-- What to work on --
Each line from the opening of the listing below through the line that contains "Kay Rosen, Monuments, 2013, Latex" is to be output exactly as written.

-- Data supplied --
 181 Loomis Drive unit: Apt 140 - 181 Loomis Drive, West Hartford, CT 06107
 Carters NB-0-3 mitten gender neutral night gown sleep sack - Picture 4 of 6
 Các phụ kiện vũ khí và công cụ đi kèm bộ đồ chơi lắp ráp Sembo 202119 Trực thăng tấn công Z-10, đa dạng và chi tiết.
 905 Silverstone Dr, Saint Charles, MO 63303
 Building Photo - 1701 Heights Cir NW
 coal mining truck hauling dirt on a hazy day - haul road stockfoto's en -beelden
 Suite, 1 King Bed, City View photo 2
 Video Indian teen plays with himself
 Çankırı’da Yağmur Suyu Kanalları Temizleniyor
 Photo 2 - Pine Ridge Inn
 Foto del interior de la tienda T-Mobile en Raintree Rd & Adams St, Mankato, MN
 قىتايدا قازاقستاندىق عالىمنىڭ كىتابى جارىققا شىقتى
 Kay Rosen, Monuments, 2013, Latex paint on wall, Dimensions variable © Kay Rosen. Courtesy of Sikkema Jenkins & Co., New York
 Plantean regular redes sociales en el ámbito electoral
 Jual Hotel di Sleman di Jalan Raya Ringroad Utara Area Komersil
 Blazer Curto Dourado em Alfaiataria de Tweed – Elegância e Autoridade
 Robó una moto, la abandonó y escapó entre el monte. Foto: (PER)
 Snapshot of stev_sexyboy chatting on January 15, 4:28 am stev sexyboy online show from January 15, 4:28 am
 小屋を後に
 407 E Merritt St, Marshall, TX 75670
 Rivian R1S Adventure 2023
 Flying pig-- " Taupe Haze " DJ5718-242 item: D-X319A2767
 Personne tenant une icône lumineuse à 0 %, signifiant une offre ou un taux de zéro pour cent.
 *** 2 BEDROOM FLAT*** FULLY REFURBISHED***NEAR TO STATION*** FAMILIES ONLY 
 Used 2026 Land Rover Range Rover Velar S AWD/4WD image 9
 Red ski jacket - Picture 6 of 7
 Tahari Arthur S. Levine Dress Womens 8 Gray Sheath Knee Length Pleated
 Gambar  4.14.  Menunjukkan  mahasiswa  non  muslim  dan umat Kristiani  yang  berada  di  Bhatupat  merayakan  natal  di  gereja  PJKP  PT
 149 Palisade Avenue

-- Result --
 181 Loomis Drive unit: Apt 140 - 181 Loomis Drive, West Hartford, CT 06107
 Carters NB-0-3 mitten gender neutral night gown sleep sack - Picture 4 of 6
 Các phụ kiện vũ khí và công cụ đi kèm bộ đồ chơi lắp ráp Sembo 202119 Trực thăng tấn công Z-10, đa dạng và chi tiết.
 905 Silverstone Dr, Saint Charles, MO 63303
 Building Photo - 1701 Heights Cir NW
 coal mining truck hauling dirt on a hazy day - haul road stockfoto's en -beelden
 Suite, 1 King Bed, City View photo 2
 Video Indian teen plays with himself
 Çankırı’da Yağmur Suyu Kanalları Temizleniyor
 Photo 2 - Pine Ridge Inn
 Foto del interior de la tienda T-Mobile en Raintree Rd & Adams St, Mankato, MN
 قىتايدا قازاقستاندىق عالىمنىڭ كىتابى جارىققا شىقتى
 Kay Rosen, Monuments, 2013, Latex paint on wall, Dimensions variable © Kay Rosen. Courtesy of Sikkema Jenkins & Co., New York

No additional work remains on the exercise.